José F. Ortiz, REPA’s Executive Director. (GFR Media)

Yesterday, PREPA’s Executive Director José F. Ortiz, acknowledged that customers could see an increase in their electricity bills as of August, but said that, if that happens, it´s the Oversight Board’s fault.

According to Ortiz, inaction and lack of “technical” knowledge of the Board’s administrative team ended in PREPA extending the contract with Puma Energy, to pay even higher fees for fuel than those in an initial proposal submitted to the entity last April.

In Ortiz’s opinion, the Board’s limited knowledge also caused the work carried out by New Fortress Energy, aimed at converting San Juan plant units 5 and 6 to natural gas electricity generation, to be delayed for three months.

Ortiz said that both "bad decisions" will cost PREPA about $ 70 million, an impact that the public corporation customers’ will see, either with a slight increase in the electric bill or in the delay in savings that would come one they start with natural gas electricity generation.
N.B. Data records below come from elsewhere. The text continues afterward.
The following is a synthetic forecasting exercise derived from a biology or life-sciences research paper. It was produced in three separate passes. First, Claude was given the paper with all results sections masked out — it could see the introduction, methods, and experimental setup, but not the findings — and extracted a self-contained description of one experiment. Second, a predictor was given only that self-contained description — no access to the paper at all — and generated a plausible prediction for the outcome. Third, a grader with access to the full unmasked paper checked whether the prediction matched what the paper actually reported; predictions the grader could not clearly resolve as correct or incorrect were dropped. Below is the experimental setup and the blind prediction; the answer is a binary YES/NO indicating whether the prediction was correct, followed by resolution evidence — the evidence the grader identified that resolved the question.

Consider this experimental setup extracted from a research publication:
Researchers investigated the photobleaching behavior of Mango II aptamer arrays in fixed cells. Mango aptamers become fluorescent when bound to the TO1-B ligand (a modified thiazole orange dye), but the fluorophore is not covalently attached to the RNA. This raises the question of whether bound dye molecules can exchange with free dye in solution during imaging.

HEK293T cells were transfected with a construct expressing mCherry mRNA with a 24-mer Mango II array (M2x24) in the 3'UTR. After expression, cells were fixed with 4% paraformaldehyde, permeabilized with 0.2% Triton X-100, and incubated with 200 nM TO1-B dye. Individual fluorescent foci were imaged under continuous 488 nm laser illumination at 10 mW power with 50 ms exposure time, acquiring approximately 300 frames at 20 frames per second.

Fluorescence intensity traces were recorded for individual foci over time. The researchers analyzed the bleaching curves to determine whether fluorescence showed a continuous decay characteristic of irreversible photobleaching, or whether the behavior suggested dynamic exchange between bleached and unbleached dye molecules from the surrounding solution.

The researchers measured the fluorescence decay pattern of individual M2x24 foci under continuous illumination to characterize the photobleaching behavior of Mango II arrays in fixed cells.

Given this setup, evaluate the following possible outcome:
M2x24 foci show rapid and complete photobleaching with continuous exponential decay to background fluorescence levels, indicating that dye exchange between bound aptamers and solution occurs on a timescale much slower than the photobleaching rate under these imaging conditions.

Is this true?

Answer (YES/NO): NO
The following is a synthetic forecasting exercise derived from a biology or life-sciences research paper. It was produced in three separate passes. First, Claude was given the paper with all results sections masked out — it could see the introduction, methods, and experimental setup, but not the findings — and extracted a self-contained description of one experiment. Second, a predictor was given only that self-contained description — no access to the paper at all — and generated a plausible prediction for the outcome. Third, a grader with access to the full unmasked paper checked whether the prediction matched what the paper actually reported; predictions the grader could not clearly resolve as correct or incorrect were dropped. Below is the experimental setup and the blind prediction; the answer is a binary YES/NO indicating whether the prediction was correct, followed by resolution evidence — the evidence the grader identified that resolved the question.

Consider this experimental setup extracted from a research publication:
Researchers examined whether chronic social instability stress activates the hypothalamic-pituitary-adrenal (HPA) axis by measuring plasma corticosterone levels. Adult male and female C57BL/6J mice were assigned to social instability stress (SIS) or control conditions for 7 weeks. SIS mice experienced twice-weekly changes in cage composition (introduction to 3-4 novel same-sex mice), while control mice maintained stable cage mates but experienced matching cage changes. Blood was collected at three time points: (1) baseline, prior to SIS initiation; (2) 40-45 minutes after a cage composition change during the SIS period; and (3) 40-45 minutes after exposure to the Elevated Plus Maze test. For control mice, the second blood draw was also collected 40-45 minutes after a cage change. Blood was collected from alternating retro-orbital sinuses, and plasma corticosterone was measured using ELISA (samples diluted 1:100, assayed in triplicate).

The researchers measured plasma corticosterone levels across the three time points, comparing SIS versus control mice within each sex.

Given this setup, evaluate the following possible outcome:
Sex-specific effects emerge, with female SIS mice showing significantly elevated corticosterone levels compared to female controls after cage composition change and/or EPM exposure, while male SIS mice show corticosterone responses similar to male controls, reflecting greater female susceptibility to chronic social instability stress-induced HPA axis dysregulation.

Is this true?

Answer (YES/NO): NO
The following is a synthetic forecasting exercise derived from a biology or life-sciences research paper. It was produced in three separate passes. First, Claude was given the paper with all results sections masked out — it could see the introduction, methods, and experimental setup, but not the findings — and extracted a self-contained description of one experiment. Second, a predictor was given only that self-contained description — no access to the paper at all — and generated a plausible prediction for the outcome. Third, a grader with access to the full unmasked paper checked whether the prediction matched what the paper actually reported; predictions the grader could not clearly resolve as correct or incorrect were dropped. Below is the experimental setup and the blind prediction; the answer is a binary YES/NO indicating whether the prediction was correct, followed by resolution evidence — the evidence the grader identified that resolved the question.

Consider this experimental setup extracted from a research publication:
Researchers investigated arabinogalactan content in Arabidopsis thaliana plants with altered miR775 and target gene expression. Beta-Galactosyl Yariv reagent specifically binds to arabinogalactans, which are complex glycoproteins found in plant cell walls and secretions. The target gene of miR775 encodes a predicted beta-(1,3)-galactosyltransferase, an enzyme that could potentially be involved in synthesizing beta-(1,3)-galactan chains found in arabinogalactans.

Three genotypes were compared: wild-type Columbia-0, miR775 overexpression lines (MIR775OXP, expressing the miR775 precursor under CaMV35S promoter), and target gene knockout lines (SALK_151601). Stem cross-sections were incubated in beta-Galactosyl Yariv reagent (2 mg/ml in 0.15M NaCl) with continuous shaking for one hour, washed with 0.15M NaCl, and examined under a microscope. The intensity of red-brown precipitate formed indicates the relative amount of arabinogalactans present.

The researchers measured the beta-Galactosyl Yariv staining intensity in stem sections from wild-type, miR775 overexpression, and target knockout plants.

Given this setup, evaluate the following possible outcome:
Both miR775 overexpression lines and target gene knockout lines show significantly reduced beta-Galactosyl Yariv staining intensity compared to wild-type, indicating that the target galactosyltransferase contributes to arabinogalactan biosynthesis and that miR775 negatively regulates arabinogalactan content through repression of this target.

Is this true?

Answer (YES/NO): NO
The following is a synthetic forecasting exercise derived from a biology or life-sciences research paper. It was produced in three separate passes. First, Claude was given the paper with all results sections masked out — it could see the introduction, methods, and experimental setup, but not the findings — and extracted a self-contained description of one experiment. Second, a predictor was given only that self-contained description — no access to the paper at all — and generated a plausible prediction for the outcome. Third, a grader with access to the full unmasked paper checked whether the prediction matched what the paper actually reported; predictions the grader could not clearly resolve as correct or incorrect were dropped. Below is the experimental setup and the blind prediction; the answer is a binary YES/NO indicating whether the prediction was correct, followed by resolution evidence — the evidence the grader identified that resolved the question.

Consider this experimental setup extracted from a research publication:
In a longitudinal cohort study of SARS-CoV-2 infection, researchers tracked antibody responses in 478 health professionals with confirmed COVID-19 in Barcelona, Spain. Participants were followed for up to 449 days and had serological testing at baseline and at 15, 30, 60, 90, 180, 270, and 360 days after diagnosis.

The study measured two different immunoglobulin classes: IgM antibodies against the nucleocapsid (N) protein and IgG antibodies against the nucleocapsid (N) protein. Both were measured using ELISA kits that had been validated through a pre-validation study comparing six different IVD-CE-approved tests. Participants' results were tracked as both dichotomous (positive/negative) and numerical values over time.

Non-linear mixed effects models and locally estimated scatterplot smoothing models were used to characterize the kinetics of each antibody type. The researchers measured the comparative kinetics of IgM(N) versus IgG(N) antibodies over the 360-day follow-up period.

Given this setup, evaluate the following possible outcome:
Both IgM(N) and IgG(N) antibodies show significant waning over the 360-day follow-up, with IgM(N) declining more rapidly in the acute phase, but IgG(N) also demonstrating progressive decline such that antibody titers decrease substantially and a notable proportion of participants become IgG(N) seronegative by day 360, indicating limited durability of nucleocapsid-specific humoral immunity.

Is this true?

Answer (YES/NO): NO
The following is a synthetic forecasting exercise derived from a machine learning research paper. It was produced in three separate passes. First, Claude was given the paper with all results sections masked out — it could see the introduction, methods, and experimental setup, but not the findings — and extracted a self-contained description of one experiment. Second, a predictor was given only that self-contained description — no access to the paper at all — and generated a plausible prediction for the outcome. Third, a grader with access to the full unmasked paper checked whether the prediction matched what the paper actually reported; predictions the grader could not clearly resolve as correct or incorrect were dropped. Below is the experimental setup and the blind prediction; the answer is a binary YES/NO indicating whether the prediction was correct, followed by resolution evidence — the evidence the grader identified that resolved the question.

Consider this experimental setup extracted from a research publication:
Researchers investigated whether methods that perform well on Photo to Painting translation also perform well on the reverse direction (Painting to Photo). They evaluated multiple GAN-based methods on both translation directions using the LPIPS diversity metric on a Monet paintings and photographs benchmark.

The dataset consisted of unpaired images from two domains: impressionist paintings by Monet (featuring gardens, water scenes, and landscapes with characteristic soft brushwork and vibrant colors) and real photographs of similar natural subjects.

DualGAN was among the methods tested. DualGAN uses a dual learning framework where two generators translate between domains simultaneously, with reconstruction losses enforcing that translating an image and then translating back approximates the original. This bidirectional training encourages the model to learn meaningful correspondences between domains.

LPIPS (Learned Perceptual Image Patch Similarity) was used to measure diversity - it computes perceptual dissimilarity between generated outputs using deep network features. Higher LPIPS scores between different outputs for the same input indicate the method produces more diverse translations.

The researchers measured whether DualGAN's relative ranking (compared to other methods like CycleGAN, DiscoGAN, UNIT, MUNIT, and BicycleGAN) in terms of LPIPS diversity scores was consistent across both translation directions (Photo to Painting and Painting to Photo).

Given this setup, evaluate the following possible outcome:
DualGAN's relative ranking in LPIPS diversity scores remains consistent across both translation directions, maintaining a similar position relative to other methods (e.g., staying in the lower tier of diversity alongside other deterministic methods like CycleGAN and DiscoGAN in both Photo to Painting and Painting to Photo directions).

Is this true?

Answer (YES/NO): NO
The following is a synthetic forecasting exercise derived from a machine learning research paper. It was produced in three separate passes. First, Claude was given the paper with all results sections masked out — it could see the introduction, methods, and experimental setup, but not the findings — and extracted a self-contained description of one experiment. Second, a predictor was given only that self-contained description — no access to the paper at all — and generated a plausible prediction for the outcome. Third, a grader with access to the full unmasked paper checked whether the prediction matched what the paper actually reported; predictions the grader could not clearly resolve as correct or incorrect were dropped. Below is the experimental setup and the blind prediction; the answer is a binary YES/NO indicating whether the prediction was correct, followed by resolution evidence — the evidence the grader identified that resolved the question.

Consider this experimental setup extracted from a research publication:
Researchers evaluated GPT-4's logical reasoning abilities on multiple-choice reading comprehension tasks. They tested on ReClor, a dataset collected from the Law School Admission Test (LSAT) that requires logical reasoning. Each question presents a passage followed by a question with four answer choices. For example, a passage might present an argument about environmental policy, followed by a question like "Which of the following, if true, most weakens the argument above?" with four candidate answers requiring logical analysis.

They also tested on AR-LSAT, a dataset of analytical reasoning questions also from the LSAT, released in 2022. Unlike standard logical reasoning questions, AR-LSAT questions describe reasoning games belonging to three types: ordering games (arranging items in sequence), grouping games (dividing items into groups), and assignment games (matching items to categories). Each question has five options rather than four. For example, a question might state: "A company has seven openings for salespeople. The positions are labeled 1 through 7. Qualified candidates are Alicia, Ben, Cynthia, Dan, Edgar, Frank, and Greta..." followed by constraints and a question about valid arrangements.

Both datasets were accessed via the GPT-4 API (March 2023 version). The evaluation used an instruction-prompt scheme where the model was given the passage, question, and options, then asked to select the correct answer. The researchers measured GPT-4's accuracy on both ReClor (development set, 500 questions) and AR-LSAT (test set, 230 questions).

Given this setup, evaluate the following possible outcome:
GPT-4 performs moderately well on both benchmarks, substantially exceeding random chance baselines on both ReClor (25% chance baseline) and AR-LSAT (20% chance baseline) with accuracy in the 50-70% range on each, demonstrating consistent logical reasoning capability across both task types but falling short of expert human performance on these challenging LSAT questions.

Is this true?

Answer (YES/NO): NO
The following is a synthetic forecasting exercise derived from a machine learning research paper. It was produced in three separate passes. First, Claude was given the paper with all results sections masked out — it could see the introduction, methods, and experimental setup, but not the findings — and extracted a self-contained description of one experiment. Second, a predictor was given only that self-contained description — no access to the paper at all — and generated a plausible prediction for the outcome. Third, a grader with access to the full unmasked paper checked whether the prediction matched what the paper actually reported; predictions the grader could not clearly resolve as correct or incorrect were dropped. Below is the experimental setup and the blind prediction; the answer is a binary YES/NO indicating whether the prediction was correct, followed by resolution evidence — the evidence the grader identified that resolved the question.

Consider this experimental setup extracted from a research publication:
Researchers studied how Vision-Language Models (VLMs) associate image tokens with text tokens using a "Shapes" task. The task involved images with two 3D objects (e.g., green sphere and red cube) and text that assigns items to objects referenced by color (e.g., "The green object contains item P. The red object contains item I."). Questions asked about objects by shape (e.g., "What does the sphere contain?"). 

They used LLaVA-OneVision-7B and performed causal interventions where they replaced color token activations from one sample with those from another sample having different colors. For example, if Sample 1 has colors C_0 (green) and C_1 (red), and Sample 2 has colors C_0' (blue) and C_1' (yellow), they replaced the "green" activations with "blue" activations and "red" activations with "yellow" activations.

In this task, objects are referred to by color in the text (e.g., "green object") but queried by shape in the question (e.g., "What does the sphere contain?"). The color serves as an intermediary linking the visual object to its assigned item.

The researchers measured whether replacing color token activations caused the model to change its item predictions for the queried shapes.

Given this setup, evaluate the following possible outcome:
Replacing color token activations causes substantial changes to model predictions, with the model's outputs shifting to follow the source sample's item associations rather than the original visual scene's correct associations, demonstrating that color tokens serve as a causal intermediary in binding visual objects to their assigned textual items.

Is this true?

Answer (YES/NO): NO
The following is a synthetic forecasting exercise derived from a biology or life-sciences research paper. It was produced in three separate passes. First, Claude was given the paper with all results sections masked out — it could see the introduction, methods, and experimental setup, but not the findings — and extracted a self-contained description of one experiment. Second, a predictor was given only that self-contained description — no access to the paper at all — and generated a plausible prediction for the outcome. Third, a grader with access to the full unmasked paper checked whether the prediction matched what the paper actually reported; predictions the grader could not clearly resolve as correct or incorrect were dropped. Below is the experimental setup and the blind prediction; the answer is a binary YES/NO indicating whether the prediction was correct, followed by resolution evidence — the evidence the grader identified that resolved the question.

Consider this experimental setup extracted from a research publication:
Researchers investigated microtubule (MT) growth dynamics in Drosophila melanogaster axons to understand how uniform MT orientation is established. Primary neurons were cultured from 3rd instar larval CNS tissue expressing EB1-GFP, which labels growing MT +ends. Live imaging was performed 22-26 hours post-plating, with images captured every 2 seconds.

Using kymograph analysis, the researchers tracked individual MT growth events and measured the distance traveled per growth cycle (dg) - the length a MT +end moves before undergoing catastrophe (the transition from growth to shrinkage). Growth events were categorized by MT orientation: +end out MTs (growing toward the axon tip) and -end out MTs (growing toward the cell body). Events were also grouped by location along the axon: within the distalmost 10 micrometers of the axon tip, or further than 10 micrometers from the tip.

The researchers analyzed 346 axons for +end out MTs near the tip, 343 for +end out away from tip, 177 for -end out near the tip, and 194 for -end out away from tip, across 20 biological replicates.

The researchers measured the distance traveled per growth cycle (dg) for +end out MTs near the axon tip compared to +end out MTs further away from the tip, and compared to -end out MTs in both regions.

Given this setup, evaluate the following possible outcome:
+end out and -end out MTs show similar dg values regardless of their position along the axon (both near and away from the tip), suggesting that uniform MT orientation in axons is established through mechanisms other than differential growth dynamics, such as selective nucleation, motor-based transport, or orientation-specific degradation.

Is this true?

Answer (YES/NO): NO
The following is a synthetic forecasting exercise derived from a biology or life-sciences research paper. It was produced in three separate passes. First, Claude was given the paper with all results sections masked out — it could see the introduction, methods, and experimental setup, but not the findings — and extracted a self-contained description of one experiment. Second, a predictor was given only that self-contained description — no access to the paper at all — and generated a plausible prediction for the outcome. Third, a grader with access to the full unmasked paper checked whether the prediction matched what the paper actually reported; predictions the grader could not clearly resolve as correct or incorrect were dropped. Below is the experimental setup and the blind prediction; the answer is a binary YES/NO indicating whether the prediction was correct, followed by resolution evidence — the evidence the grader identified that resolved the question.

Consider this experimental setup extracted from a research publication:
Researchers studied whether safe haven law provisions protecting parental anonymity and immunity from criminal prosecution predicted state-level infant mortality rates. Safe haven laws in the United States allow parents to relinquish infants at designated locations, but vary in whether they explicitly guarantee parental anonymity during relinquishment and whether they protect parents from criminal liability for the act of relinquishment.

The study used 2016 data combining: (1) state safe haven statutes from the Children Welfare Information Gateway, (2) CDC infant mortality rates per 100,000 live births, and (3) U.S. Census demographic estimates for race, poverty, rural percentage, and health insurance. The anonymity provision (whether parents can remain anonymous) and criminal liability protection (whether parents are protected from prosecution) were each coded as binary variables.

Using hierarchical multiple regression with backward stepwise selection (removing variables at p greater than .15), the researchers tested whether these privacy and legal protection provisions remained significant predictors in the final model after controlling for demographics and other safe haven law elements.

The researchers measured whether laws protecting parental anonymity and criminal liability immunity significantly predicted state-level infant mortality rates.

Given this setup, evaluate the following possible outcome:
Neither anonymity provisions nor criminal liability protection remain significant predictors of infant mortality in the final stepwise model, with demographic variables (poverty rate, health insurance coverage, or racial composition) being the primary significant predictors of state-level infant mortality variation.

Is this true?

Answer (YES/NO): NO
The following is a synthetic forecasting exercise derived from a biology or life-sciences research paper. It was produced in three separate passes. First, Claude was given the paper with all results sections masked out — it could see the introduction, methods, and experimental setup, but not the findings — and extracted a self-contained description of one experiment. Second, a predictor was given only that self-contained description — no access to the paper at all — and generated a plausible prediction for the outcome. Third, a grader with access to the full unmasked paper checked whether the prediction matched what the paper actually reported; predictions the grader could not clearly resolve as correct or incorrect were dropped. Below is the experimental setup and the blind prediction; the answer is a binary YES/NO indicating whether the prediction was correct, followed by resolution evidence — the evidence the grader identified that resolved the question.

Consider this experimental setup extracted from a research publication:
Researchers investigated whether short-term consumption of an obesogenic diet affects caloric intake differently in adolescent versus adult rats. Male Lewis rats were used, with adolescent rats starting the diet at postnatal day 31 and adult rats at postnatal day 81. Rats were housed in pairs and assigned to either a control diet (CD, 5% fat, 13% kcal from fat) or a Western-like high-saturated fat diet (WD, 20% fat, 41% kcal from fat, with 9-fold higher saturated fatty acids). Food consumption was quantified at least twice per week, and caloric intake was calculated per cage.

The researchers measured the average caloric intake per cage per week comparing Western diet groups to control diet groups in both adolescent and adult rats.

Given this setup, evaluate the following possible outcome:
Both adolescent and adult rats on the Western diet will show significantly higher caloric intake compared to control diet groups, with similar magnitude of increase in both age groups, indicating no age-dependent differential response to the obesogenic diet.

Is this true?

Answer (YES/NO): NO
This way, Ortiz turned to the Board, which on Sunday, through its lawyer Jaime El Khoury, stated in a letter that PREPA acted negligently and forced the federal entity to approve an extension to Puma’s contract without a request for proposals process (RFP).

With documents in hand, Ortiz denied that PREPA acted against the fiscal plan since the document establishes that the new contracting process required by the Board would be implemented as of 2020 and, meanwhile, it was recommended to renegotiate current contracts.

The Board and PREPA seem to clash because, last April, the public corporation asked the fiscal entity to extend Puma´s contract for another year and for a total close to $ 464 million.

On June 14, the Board denied that request and instructed PREPA to carry out an RFP process.

However, according to Ortiz, the Board’s late response left them with little time for that process.

According to engineer Fernando Padilla, Director of PREPA Project Management Office, given the current situation, negotiations with Puma resumed, but with terms that are more adverse than those discussed in April.

As Puma admitted to using the services of lobbyist Elías Sánchez, El Nuevo Día asked Ortiz if the lawyer intervened in the controversial negotiation.

"Never," PREPA head said.

According to Ortiz, PREPA did not carry out an RFP process in this case either, following the recommendations of the firm Sargent & Lundy, which last February recommended PREPA to reform its contracting processes to agree on the purchase and supply of fuel separately. Ortiz assured that the Board was aware of the firm's recommendation.

Ortizsaid that the reasons for the Board to refused to extend the contract with Puma on the premise that there was no competitive process remain a mystery. This is because the Board allegedly did not object to extending the contract with FreePoint, a company that supplies “bunker 6” fuel. In that case, the Board approved extending the FreePoint contract on June 10, without competition, and for $ 1,596 billion.

Conversion delayed

For Ortiz, PREPA would not have had to extend the contract with Puma if the project to convert San Juan units 5 and 6 to natural gas had not been delayed.

He argued that the project granted to New Fortress Energy was delayed because it took the Board three months to evaluate the agreement.

Initially, Ortiz said that New Fortress would complete the conversion of San Juan units 5 and 6 as of this month. He added that the Board´s "administrative" delay pushed the works completion date to the end of this year.